--- The exercise ---
Rewrite the entries below as a JSON list of strings, one string per line, with blank lines dropped and the pictures left out.

--- Task input ---
◆ ◆ ◆ ◆ ◆ ◆ ◆
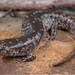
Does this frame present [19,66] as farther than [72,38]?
No

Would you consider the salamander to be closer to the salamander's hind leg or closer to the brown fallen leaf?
the salamander's hind leg

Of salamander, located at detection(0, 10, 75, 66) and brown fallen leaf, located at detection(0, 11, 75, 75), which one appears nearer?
brown fallen leaf, located at detection(0, 11, 75, 75)

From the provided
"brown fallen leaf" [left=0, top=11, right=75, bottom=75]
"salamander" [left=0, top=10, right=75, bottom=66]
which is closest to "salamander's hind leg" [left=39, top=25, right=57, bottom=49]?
"salamander" [left=0, top=10, right=75, bottom=66]

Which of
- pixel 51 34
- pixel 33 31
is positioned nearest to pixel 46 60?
pixel 33 31

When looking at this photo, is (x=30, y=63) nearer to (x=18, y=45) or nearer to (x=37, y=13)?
(x=18, y=45)

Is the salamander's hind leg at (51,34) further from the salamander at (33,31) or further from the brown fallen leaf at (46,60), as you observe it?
the brown fallen leaf at (46,60)

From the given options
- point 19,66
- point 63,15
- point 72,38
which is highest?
point 63,15

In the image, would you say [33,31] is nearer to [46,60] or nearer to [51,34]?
[51,34]

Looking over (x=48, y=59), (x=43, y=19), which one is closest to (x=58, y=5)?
(x=43, y=19)
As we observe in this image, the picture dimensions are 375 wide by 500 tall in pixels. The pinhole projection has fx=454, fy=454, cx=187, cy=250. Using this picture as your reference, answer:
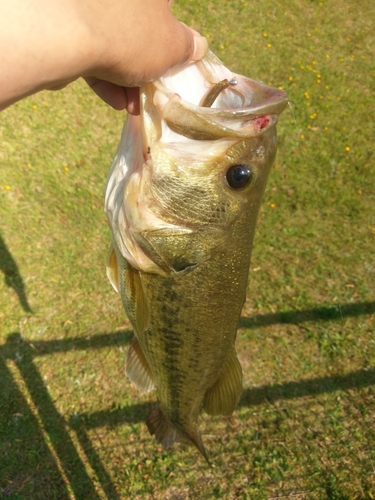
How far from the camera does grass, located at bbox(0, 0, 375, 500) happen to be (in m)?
3.46

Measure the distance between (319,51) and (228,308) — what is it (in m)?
5.76

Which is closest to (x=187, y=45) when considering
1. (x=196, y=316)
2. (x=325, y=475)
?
(x=196, y=316)

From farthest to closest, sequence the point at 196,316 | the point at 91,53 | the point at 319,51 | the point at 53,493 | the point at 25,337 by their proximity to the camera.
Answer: the point at 319,51, the point at 25,337, the point at 53,493, the point at 196,316, the point at 91,53

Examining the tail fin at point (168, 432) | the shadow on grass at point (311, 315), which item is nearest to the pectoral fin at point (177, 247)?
the tail fin at point (168, 432)

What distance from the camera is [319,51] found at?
6.46 m

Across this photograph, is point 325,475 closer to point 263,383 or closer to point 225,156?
point 263,383

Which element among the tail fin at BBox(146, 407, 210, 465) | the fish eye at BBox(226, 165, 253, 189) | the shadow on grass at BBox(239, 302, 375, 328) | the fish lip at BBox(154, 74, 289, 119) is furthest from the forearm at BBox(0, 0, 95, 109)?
the shadow on grass at BBox(239, 302, 375, 328)

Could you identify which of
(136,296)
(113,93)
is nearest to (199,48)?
(113,93)

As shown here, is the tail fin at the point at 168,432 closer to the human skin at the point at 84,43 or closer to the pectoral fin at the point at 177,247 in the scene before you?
the pectoral fin at the point at 177,247

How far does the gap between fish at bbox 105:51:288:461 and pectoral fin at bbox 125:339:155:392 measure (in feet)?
0.67

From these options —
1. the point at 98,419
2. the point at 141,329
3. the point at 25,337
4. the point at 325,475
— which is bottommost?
the point at 325,475

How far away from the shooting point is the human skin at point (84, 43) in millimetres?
1043

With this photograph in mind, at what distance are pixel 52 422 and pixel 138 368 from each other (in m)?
1.72

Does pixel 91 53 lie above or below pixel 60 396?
above
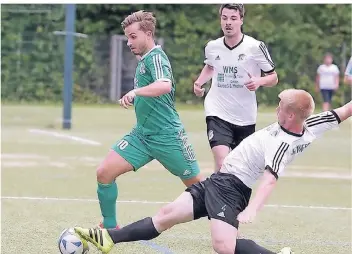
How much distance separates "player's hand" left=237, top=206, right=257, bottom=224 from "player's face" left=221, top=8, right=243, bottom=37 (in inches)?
109

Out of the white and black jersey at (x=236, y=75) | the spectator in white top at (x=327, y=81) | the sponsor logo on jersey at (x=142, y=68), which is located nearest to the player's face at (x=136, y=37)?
the sponsor logo on jersey at (x=142, y=68)

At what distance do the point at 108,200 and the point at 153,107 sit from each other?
2.78 feet

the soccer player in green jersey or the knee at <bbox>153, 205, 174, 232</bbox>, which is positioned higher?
the soccer player in green jersey

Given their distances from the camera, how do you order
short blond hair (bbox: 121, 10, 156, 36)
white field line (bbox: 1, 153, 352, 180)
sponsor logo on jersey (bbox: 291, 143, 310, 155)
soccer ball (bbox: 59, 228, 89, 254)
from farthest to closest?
white field line (bbox: 1, 153, 352, 180) < short blond hair (bbox: 121, 10, 156, 36) < soccer ball (bbox: 59, 228, 89, 254) < sponsor logo on jersey (bbox: 291, 143, 310, 155)

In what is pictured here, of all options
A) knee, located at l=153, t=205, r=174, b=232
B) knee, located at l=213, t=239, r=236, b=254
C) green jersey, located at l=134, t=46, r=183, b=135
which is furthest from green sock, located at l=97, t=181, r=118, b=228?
knee, located at l=213, t=239, r=236, b=254

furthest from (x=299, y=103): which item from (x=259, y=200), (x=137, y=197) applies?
(x=137, y=197)

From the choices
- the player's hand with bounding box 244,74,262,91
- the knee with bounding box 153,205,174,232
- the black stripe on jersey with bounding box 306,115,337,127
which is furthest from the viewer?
the player's hand with bounding box 244,74,262,91

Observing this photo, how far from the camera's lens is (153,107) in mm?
7402

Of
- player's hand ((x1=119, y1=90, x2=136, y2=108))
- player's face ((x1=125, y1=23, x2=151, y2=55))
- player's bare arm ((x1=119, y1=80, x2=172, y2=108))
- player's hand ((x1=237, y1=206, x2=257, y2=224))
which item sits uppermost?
player's face ((x1=125, y1=23, x2=151, y2=55))

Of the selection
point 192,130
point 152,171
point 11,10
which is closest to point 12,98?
point 11,10

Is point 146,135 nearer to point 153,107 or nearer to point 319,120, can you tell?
point 153,107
◆ ◆ ◆ ◆ ◆ ◆ ◆
--- Problem solution ---
[
  "Does this frame present [19,66] as farther than [72,38]?",
  "No",
  "Would you consider the salamander to be closer to the salamander's hind leg or closer to the brown fallen leaf?",
  "the salamander's hind leg",
  "Of salamander, located at detection(0, 10, 75, 66) and brown fallen leaf, located at detection(0, 11, 75, 75), which one appears nearer?",
  "brown fallen leaf, located at detection(0, 11, 75, 75)",
  "From the provided",
  "\"brown fallen leaf\" [left=0, top=11, right=75, bottom=75]",
  "\"salamander\" [left=0, top=10, right=75, bottom=66]",
  "which is closest to \"salamander's hind leg\" [left=39, top=25, right=57, bottom=49]?",
  "\"salamander\" [left=0, top=10, right=75, bottom=66]",
  "Which of",
  "- pixel 51 34",
  "- pixel 33 31",
  "is positioned nearest to pixel 46 60?",
  "pixel 33 31",
  "When looking at this photo, is (x=30, y=63) nearer to (x=18, y=45) or nearer to (x=37, y=13)?",
  "(x=18, y=45)",
  "Is the salamander's hind leg at (51,34) further from the salamander at (33,31) or further from the brown fallen leaf at (46,60), as you observe it?",
  "the brown fallen leaf at (46,60)",
  "From the given options",
  "- point 19,66",
  "- point 63,15",
  "- point 72,38",
  "which is highest?",
  "point 63,15",
  "In the image, would you say [33,31] is nearer to [46,60] or nearer to [51,34]?",
  "[51,34]",
  "Looking over (x=48, y=59), (x=43, y=19), which one is closest to (x=58, y=5)?",
  "(x=43, y=19)",
  "As we observe in this image, the picture dimensions are 375 wide by 500 tall in pixels. The pinhole projection has fx=454, fy=454, cx=187, cy=250. Using this picture as your reference, answer:",
  "How far from the camera does grass, located at bbox(0, 0, 375, 500) happen to be (in m)?",
  "3.46",
  "Measure the distance between (319,51) and (228,308) — what is it (in m)?",
  "5.76",
  "Which is closest to (x=187, y=45) when considering",
  "1. (x=196, y=316)",
  "2. (x=325, y=475)",
  "?",
  "(x=196, y=316)",
  "From farthest to closest, sequence the point at 196,316 | the point at 91,53 | the point at 319,51 | the point at 53,493 | the point at 25,337 by their proximity to the camera.",
  "Answer: the point at 319,51, the point at 25,337, the point at 53,493, the point at 196,316, the point at 91,53",
  "Examining the tail fin at point (168, 432) | the shadow on grass at point (311, 315), which item is nearest to the pectoral fin at point (177, 247)?",
  "the tail fin at point (168, 432)",
  "What distance from the camera is [319,51] found at?",
  "6.46 m",
  "Across this photograph, is point 325,475 closer to point 263,383 or closer to point 225,156?",
  "point 263,383",
  "Which element among the tail fin at BBox(146, 407, 210, 465) | the fish eye at BBox(226, 165, 253, 189) | the shadow on grass at BBox(239, 302, 375, 328) | the fish lip at BBox(154, 74, 289, 119) is furthest from the forearm at BBox(0, 0, 95, 109)?",
  "the shadow on grass at BBox(239, 302, 375, 328)",
  "Could you identify which of",
  "(136,296)",
  "(113,93)",
  "is nearest to (199,48)?",
  "(113,93)",
  "As shown here, is the tail fin at the point at 168,432 closer to the human skin at the point at 84,43 or closer to the pectoral fin at the point at 177,247 in the scene before you?",
  "the pectoral fin at the point at 177,247",
  "How far does the gap between fish at bbox 105:51:288:461 and pectoral fin at bbox 125:339:155:392 measure (in feet)?",
  "0.67",
  "From these options —",
  "1. the point at 98,419",
  "2. the point at 141,329",
  "3. the point at 25,337",
  "4. the point at 325,475",
  "— which is bottommost?",
  "the point at 325,475",
  "How far away from the shooting point is the human skin at point (84, 43) in millimetres?",
  "1043",
  "With this photograph in mind, at what distance are pixel 52 422 and pixel 138 368 from each other (in m)?",
  "1.72",
  "Does pixel 91 53 lie above or below pixel 60 396?",
  "above",
  "How much distance separates \"player's hand\" left=237, top=206, right=257, bottom=224 from \"player's face\" left=221, top=8, right=243, bottom=37 (in inches)?",
  "109",
  "Out of the white and black jersey at (x=236, y=75) | the spectator in white top at (x=327, y=81) | the sponsor logo on jersey at (x=142, y=68), which is located nearest to the player's face at (x=136, y=37)?",
  "the sponsor logo on jersey at (x=142, y=68)",
  "At what distance do the point at 108,200 and the point at 153,107 sit from each other?",
  "2.78 feet",
  "the soccer player in green jersey or the knee at <bbox>153, 205, 174, 232</bbox>, which is positioned higher?",
  "the soccer player in green jersey",
  "Given their distances from the camera, how do you order",
  "short blond hair (bbox: 121, 10, 156, 36)",
  "white field line (bbox: 1, 153, 352, 180)",
  "sponsor logo on jersey (bbox: 291, 143, 310, 155)",
  "soccer ball (bbox: 59, 228, 89, 254)",
  "from farthest to closest?",
  "white field line (bbox: 1, 153, 352, 180) < short blond hair (bbox: 121, 10, 156, 36) < soccer ball (bbox: 59, 228, 89, 254) < sponsor logo on jersey (bbox: 291, 143, 310, 155)",
  "In what is pictured here, of all options",
  "A) knee, located at l=153, t=205, r=174, b=232",
  "B) knee, located at l=213, t=239, r=236, b=254",
  "C) green jersey, located at l=134, t=46, r=183, b=135",
  "which is furthest from green sock, located at l=97, t=181, r=118, b=228?",
  "knee, located at l=213, t=239, r=236, b=254",
  "furthest from (x=299, y=103): which item from (x=259, y=200), (x=137, y=197) applies?",
  "(x=137, y=197)",
  "From the choices",
  "- the player's hand with bounding box 244,74,262,91",
  "- the knee with bounding box 153,205,174,232",
  "- the black stripe on jersey with bounding box 306,115,337,127",
  "which is furthest from the viewer?",
  "the player's hand with bounding box 244,74,262,91",
  "Observing this photo, how far from the camera's lens is (153,107) in mm?",
  "7402",
  "Of",
  "- player's hand ((x1=119, y1=90, x2=136, y2=108))",
  "- player's face ((x1=125, y1=23, x2=151, y2=55))",
  "- player's bare arm ((x1=119, y1=80, x2=172, y2=108))",
  "- player's hand ((x1=237, y1=206, x2=257, y2=224))",
  "which item sits uppermost?",
  "player's face ((x1=125, y1=23, x2=151, y2=55))",
  "Of the selection",
  "point 192,130",
  "point 152,171",
  "point 11,10",
  "which is closest to point 12,98?",
  "point 11,10",
  "Is point 146,135 nearer to point 153,107 or nearer to point 319,120, can you tell?",
  "point 153,107"
]